As you look over the data below, please find each line where the word "meditation" appears, then copy it.

_Input records_.
[Start of section]
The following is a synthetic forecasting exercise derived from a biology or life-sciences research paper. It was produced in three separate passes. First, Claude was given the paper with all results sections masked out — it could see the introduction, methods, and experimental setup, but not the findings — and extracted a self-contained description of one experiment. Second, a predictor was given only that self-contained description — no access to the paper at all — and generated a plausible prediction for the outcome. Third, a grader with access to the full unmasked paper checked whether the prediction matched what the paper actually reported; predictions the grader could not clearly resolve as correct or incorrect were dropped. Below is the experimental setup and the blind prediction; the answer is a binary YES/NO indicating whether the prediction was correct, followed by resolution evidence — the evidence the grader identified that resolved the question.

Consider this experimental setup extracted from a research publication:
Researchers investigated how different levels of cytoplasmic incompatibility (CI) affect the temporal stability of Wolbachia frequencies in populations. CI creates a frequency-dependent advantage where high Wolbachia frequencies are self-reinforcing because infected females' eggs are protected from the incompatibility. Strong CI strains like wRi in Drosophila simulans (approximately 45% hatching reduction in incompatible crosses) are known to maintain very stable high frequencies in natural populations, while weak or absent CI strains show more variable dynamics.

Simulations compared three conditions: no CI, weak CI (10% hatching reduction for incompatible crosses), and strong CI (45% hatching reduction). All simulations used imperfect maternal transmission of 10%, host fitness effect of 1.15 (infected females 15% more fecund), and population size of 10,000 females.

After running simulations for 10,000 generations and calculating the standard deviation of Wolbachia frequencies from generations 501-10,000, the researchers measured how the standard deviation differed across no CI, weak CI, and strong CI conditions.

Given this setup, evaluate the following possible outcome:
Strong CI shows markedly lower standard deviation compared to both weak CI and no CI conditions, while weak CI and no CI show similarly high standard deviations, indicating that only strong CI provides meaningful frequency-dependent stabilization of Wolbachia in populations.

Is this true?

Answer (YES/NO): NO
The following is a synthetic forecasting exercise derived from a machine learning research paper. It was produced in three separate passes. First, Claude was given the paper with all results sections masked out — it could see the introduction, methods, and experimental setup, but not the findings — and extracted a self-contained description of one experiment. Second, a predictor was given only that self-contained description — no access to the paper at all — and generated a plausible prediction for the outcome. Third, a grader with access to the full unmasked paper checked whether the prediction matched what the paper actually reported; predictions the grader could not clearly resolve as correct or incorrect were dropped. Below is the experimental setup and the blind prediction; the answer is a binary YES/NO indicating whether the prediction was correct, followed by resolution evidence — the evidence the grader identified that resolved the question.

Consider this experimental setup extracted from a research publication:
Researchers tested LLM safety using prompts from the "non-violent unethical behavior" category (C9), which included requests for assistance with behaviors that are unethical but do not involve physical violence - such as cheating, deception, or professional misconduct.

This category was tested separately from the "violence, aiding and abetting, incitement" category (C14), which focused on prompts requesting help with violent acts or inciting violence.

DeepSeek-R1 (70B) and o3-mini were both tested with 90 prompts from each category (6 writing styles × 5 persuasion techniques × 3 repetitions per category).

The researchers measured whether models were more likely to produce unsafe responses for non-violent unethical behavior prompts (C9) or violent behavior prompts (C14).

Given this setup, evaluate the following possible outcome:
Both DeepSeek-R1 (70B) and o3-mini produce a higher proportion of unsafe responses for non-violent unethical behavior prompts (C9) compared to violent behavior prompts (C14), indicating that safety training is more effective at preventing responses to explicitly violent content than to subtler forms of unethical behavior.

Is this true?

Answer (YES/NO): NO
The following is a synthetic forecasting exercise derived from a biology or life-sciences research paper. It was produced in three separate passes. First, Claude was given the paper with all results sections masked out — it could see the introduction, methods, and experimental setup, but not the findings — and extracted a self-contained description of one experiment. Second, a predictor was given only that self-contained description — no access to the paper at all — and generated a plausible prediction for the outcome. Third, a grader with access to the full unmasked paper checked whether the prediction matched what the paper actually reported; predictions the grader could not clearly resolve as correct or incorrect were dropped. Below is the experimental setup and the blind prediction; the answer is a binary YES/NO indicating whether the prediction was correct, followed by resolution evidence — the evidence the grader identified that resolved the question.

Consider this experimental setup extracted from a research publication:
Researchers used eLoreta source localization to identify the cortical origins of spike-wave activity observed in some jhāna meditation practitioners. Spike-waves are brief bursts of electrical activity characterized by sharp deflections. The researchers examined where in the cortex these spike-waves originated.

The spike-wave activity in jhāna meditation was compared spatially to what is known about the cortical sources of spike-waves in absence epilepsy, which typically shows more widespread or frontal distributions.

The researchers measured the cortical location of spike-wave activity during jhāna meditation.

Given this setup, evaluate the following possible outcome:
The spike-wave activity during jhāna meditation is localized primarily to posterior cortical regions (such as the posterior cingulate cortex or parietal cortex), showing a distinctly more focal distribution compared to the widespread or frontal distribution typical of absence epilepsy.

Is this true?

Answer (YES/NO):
[End of section]
[Start of section]
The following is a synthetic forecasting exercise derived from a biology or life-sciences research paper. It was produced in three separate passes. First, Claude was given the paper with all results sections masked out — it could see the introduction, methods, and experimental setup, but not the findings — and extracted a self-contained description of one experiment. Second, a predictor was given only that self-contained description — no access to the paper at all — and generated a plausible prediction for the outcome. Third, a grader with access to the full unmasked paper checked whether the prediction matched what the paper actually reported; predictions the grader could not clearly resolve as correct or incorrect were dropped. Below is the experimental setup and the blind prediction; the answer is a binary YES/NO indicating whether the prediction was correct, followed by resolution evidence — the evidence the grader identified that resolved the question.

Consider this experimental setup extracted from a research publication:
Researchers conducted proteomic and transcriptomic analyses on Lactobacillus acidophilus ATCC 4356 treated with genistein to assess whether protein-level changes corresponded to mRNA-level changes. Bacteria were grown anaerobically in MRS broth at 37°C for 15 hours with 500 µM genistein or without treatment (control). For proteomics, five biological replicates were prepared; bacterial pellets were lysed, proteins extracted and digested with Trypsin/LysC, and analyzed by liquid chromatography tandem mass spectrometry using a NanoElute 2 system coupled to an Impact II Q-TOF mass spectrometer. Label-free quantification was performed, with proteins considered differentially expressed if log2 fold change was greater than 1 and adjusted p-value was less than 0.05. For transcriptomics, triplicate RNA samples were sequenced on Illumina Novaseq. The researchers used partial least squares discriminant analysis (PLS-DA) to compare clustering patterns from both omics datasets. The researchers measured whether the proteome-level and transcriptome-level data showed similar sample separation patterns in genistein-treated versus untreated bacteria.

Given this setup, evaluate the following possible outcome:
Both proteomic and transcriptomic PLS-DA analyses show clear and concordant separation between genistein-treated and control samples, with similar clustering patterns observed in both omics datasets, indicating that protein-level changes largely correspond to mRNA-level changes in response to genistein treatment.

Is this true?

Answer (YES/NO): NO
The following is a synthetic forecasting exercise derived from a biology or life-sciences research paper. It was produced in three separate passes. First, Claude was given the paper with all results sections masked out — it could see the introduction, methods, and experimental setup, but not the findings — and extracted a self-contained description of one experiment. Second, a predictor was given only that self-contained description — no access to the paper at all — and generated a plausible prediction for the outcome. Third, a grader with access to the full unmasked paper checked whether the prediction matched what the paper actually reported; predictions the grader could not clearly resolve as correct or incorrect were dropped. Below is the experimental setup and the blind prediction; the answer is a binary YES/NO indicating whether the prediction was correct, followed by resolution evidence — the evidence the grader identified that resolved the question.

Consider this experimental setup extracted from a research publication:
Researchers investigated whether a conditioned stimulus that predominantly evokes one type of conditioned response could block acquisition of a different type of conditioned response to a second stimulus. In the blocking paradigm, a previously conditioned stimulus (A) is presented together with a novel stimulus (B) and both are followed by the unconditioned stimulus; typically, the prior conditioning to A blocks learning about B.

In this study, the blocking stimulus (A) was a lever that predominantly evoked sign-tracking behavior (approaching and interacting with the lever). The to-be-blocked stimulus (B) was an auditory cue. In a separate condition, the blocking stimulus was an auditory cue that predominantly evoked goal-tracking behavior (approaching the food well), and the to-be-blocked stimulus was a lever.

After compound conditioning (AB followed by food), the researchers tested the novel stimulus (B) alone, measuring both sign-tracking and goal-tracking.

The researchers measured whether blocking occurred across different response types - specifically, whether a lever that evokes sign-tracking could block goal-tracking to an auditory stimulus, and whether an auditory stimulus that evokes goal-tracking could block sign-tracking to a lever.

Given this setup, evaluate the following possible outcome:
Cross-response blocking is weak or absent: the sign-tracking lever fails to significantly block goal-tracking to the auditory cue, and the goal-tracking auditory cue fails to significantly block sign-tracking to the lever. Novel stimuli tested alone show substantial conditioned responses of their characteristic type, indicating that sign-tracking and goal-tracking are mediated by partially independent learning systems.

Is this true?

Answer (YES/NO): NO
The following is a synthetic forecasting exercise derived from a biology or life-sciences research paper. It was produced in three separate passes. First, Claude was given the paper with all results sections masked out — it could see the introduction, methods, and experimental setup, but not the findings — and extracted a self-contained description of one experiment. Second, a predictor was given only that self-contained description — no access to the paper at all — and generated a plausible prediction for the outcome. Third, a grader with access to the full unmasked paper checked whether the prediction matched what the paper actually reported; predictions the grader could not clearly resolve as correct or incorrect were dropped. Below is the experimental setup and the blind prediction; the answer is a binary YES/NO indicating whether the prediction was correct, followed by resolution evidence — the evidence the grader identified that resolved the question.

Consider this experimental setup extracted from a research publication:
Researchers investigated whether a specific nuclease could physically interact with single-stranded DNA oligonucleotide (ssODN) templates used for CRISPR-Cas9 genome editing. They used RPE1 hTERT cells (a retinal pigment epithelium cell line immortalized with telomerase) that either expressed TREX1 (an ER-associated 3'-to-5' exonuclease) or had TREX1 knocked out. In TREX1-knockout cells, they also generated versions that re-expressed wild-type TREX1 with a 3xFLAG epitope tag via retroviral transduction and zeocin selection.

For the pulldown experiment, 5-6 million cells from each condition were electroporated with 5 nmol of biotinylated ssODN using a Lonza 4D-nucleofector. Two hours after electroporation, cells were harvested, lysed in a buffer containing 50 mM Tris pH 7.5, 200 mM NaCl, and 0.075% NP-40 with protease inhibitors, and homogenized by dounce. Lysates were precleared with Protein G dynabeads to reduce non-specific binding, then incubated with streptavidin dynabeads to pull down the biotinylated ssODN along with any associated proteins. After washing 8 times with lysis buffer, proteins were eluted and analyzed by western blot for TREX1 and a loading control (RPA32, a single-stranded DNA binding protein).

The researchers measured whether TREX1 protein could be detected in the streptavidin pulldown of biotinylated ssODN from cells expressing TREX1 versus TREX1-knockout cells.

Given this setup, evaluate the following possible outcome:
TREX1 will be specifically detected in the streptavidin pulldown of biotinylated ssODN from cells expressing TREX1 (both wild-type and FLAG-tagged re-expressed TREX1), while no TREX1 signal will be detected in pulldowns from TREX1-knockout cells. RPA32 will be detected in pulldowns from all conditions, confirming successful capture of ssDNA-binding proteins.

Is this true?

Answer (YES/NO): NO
[End of section]
_Task solution_.
Researchers used eLoreta source localization to identify the cortical origins of spike-wave activity observed in some jhāna meditation practitioners. Spike-waves are brief bursts of electrical activity characterized by sharp deflections. The researchers examined where in the cortex these spike-waves originated.
The spike-wave activity in jhāna meditation was compared spatially to what is known about the cortical sources of spike-waves in absence epilepsy, which typically shows more widespread or frontal distributions.
The researchers measured the cortical location of spike-wave activity during jhāna meditation.
The spike-wave activity during jhāna meditation is localized primarily to posterior cortical regions (such as the posterior cingulate cortex or parietal cortex), showing a distinctly more focal distribution compared to the widespread or frontal distribution typical of absence epilepsy.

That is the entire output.